Riassunto delle puntate precedenti: il nostro Ahmed camminando ha trovato un amico.
Camminare aiuta a pensare. Quel pensare libero, dove i pensieri prima si affastellano, e poi a poco a poco, quasi al ritmo dei passi sulla sabbia, si mettono in fila, prendono un loro ordine, si fanno più radi e più limpidi, e iniziano a lasciare spazio, come se la distesa così vasta del deserto venisse portata dentro e ci facesse sentire più aperti, più ariosi.
Non so perché i primi pensieri che vengono alla partenza sono quelli più cattivi, i più difficili da tenere a bada, invariabilmente carichi di ansia e di dolore. Sono così difficili da scacciare perché ci invadono e anche perché sono bravi a nascondere da dove vengono. Anche se non abbiamo niente di visibile che ci tormenti, loro vanno a pescare giù in basso tutta la sporcizia accumulata, e ce la portano su, nel petto, nella gola. E così ci troviamo a combattere un nemico invisibile, che porta avanti la sua guerriglia in modo subdolo, astuto, molto economico direi, perché sembra proprio che con poco sforzo riesca a farci così tanti danni. E poi, se non è così difficile affrontare una a una le difficolta pratiche del vivere, non so, un cammello con una spina nella zampa, una tappa intera senza neanche lo straccio di un pozzo d’acqua, un sentore di tempesta di sabbia in arrivo, così caratteristica, così chiara, facile da individuare se uno ne ha un minimo di pratica. No, questi sono pensieri tutti confusi, mescolati, come una melma grigia che si rigira nello stomaco, incapace di andare né su né giù, stagnante. Come possiamo combatterli se non riusciamo neanche a capirli, a intuire da dove vengono? E’ come se un confronto diretto fosse inutile, già perso in partenza, una di quelle tipiche situazioni in cui sai di essere troppo piccolo e inadeguato per farti largo da solo. E’ allora che si ha veramente bisogno di quello spazio, che bisogna lasciarlo entrare in noi a poco a poco, senza pensarci, passo dopo passo, respiro dopo respiro. E a quel punto non c’è più lotta, perché non c’è più opposizione. La melma subdola vuole schizzarcisi addosso e noi, piano piano, senza dire niente, senza scatti, ci togliamo di mezzo e la lasciamo passare via. Lei non trova più dove attaccarsi, mica può stare lì diritta a mezz’aria, così ricade, si frantuma e si spappola, recede, si prosciuga.
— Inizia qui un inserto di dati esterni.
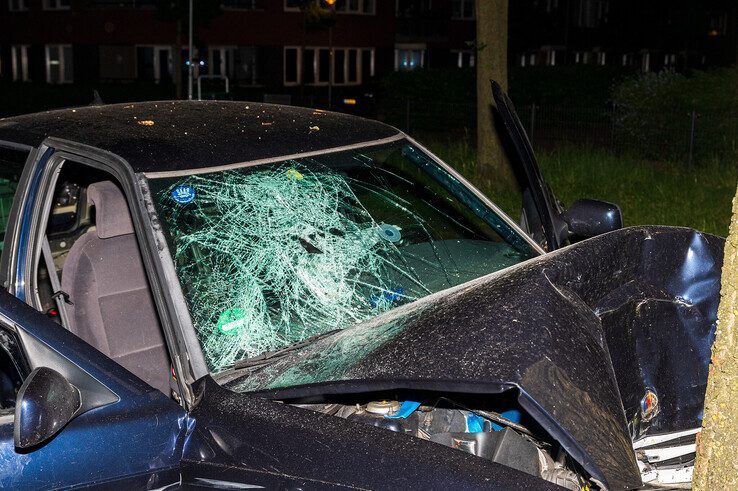 Automobiliste onder invloed knalt tegen boom in Indische Buurt, bijrijder zwaargewond - Foto: Peter Denekamp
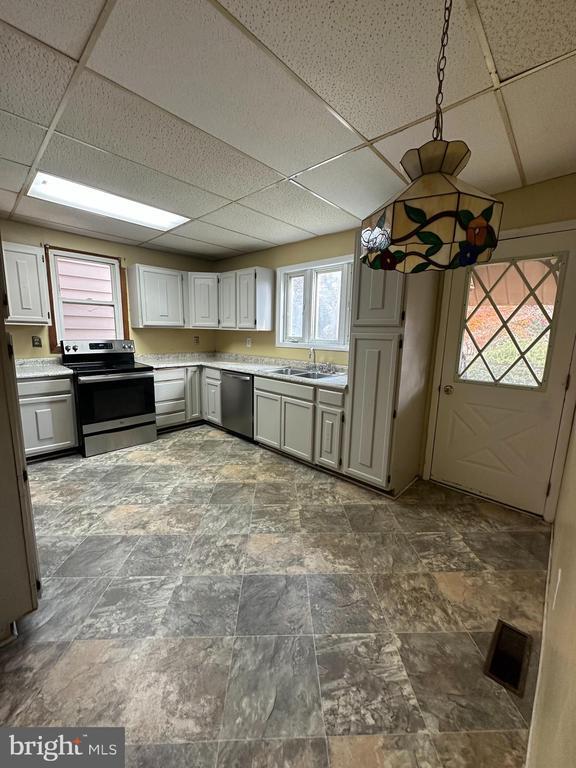 Photo - 303 Harrison St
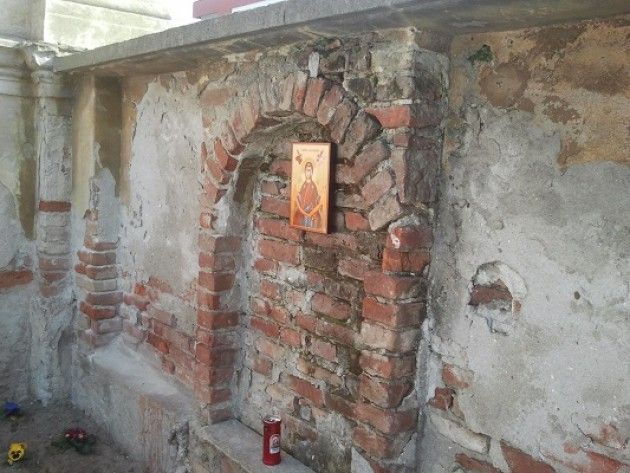 La comunità ortodossa cremonese recupera al culto l’antica chiesetta di Borgo Loreto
E oggi ho proprio capito quanto sia bello avere imparato queste cose. Perché quello che prima poteva distruggerci, o almeno lasciarci in un stato di debolezza, di prostrazione, incapaci di fare la prossima mossa, di andare avanti, adesso è diventato un altro passo avanti nella conquista di noi stessi. Il dolore non è riuscito a insudiciarci, ma è diventato quasi uno strumento di crescita, una pietra miliare che ci indica dove siamo arrivati. E forse può anche indicarci, a modo suo, se solo lo sappiamo ascoltare, da che parte andare, quale è la nostra direzione, quali saranno le prossime sfide. E ci aiuterà anche a capire, se non da dove è venuto, almeno il suo senso di prova riservataci sul cammino. Prova necessaria, perché tanto se non ci investiva in quel modo lì, ne avrebbe trovato un altro, più o meno cattivo, più o meno difficile da affrontare.
E quello con cui ci lascia tutto ciò è la sensazione di essere da un’altra parte. Come se qualcosa in noi si fosse staccata e innalzata di un pochino sopra il nostro corpo, e ci permettesse di guardarlo giù con un sorriso di dolcezza, di comprensione, di amore. Ma anche di amicizia, di fratellanza, di calore che protegge.
Visto da fuori, io sono sempre un cammelliere povero dalla pelle scura piuttosto impolverato che cammina sulla sabbia nel deserto con dei sandali un po’ ridicoli ai piedi, ma dentro dentro mi sento un principe vestito di seta azzurra con una spada d’oro scintillante.